No vale la pena que alguien me lea
Ahora no vale la pena que alguien me lea, pues desde
hace días todo lo que he escrito es lo que algunos lectores educados podrían
denominar Basura. Si, basura. Letras y palabras unas tras otras que hablan y
dicen, pero que no develan nada.
Para contrarrestar ese mal, para romper ese hechizo he
hecho de todo he intentado todo, desde escribir historias simples que susciten
el interés de los no versados en la literatura; o de versados venidos a menos
que es lo mismo; también he escrito historias complejas, como por ejemplo esa
descripción que ayer apenas terminé de cómo se mueven los mecanismos de un
reloj de cuerda fino, como para interesar a los que tienen afición por la
mecánica y por la precisión de las máquinas; también intenté escribir cuentos
fantásticos de cómo será la vida cuando se venga el cambio de siglo, para eso
miré cuanta película o serie me encontré en Netflix y leí a los diez autores más
renombrados de ciencia ficción; y hasta creí que dos o tres historias de las
siete que escribí serían lo bastante buenas para llevarlas a las pantallas
chicas; aunque en una segunda relectura fallaban en lo más básico de las leyes
de la física que hasta un párvulo de primaria hubiera desechado mis escritos en
las primeras páginas.
Así que desde hace tiempo ya no escribo.

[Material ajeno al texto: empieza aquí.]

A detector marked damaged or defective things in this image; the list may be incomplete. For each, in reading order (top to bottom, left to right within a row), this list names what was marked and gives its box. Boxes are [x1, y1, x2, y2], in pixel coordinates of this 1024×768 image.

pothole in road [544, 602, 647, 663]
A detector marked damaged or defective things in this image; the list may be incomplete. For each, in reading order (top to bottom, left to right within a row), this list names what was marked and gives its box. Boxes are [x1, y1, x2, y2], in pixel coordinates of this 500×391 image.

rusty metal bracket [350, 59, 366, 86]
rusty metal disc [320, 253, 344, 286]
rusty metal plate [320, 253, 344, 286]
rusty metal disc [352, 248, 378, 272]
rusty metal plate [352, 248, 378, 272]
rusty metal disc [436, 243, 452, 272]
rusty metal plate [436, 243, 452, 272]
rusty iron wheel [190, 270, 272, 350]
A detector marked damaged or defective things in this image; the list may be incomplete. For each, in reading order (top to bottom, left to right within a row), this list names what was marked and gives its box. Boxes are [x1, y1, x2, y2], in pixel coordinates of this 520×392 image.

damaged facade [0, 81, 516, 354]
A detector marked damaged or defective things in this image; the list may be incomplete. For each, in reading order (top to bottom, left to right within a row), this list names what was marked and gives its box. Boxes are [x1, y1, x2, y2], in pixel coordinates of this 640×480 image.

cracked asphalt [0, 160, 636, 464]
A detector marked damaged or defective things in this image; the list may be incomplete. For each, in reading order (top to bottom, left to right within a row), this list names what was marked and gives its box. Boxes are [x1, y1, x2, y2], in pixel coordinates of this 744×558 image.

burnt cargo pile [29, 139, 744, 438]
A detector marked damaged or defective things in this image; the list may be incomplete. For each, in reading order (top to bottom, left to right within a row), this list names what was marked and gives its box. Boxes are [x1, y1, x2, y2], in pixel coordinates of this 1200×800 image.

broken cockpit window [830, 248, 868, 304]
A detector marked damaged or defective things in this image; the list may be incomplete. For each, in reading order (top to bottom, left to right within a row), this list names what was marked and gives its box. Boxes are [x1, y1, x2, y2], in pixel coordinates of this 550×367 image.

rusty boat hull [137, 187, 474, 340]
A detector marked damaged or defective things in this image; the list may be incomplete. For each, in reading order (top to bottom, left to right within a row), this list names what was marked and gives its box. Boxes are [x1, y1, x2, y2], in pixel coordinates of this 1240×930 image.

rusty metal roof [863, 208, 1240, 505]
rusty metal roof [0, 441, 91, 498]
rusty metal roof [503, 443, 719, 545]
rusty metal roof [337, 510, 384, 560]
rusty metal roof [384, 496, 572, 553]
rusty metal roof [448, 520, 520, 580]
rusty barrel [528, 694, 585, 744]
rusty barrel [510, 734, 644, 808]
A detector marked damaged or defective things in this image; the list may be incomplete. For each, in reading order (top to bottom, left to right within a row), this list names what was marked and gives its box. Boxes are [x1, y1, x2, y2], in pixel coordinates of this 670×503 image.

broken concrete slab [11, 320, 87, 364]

Mi bolígrafo
y la pila de hojas blancas descansan sobre mi mesa a la que rehúyo acercarme;
porque si lo hago, tomo la pluma, pongo el papel sobre la mesa y me quedo
esperando horas a que me llegue una buena idea. Entonces una gran desesperación
me invade y me siento vulnerable e inútil al mirar que de todos esos magníficos
libros de los estantes de mi biblioteca, sus autores salen de ellos y se burlan
de que yo no pueda escribir un texto simple, que de mi pluma no salga ni una
frase que en realidad valga la pena. Por eso ya no escribo.